(Image-caption web data)

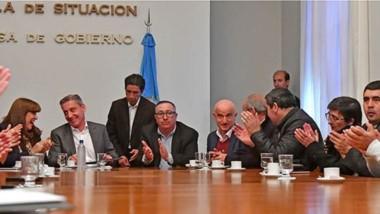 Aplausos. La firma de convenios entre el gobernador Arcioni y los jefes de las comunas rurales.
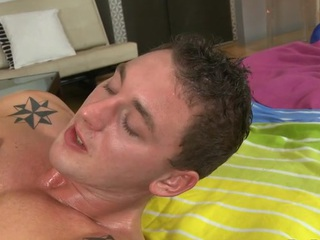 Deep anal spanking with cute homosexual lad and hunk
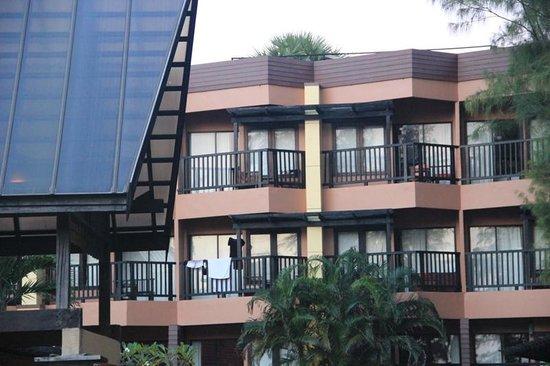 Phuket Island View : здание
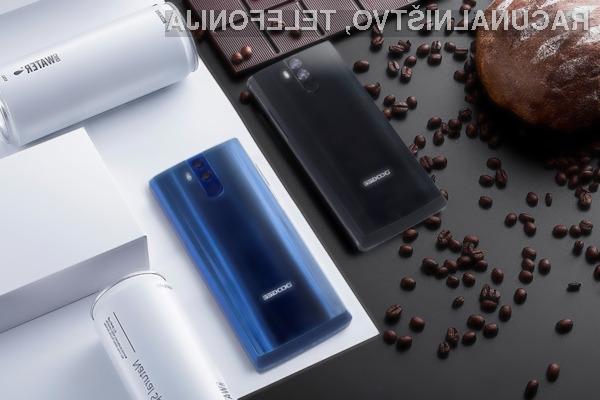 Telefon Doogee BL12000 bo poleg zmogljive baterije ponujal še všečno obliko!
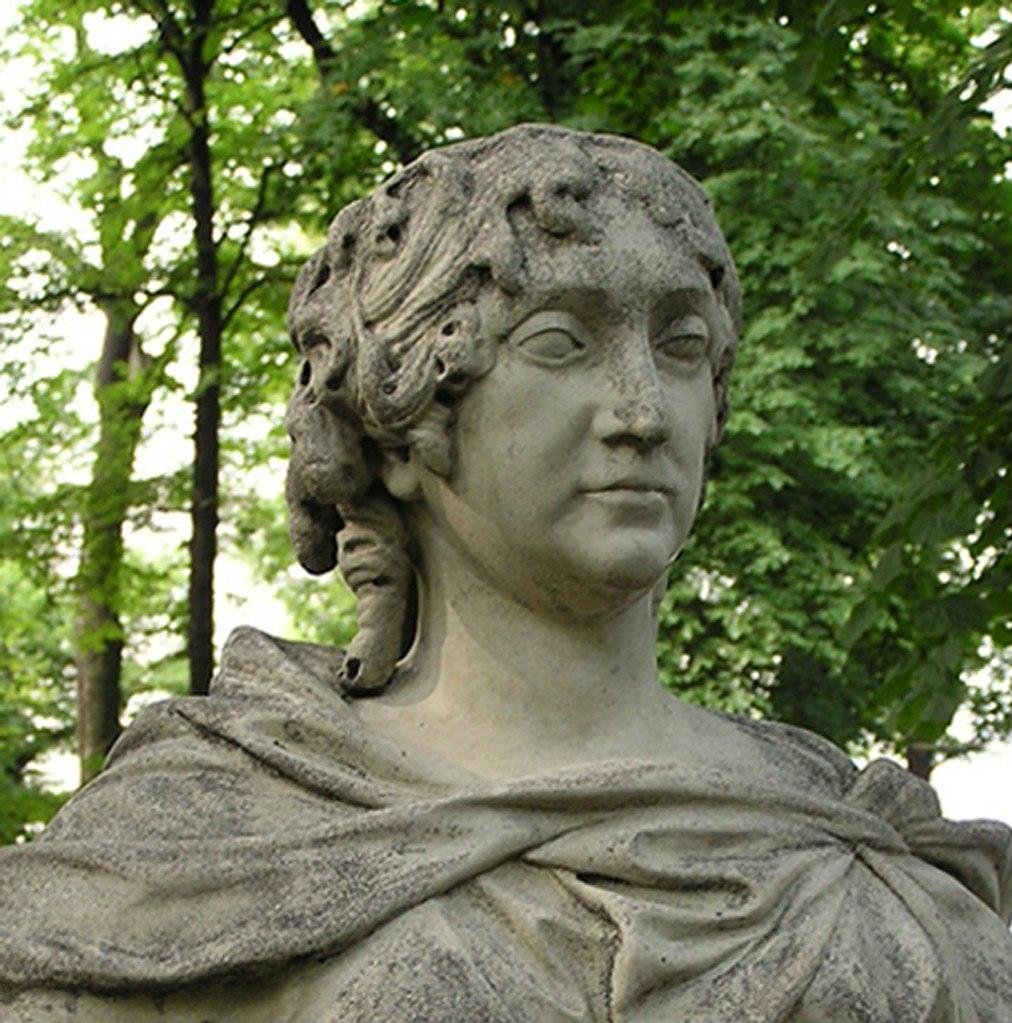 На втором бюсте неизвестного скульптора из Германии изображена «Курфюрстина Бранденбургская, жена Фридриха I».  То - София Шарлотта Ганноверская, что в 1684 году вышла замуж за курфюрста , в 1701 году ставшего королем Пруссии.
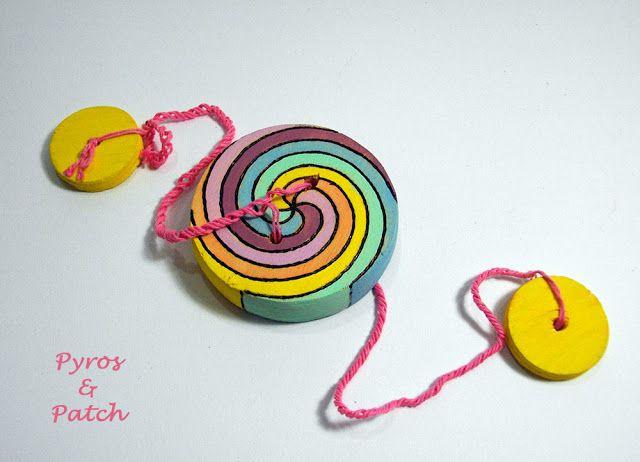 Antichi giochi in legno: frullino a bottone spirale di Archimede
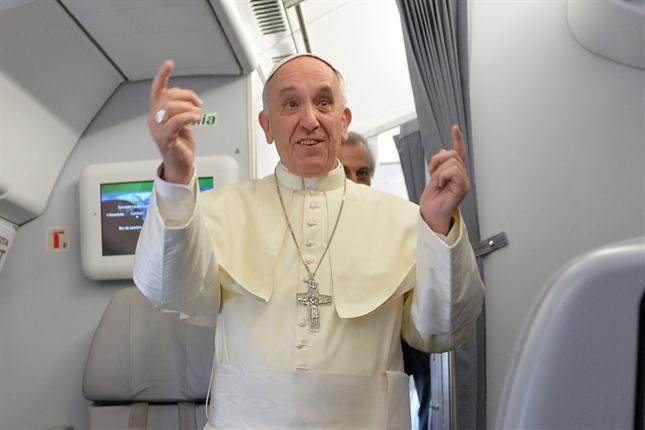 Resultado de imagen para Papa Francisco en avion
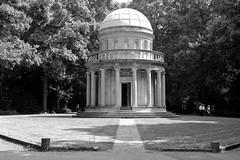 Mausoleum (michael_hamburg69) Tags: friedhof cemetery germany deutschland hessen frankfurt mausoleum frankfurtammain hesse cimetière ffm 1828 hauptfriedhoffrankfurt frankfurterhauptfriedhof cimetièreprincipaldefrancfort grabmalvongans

§ **Instructions to follow**
Could you set down every entry above exactly as it stands, with no images?

§ **Reply**
 Aplausos. La firma de convenios entre el gobernador Arcioni y los jefes de las comunas rurales.
 Deep anal spanking with cute homosexual lad and hunk
 Phuket Island View : здание
 Telefon Doogee BL12000 bo poleg zmogljive baterije ponujal še všečno obliko!
 На втором бюсте неизвестного скульптора из Германии изображена «Курфюрстина Бранденбургская, жена Фридриха I».  То - София Шарлотта Ганноверская, что в 1684 году вышла замуж за курфюрста , в 1701 году ставшего королем Пруссии.
 Antichi giochi in legno: frullino a bottone spirale di Archimede
 Resultado de imagen para Papa Francisco en avion
 Mausoleum (michael_hamburg69) Tags: friedhof cemetery germany deutschland hessen frankfurt mausoleum frankfurtammain hesse cimetière ffm 1828 hauptfriedhoffrankfurt frankfurterhauptfriedhof cimetièreprincipaldefrancfort grabmalvongans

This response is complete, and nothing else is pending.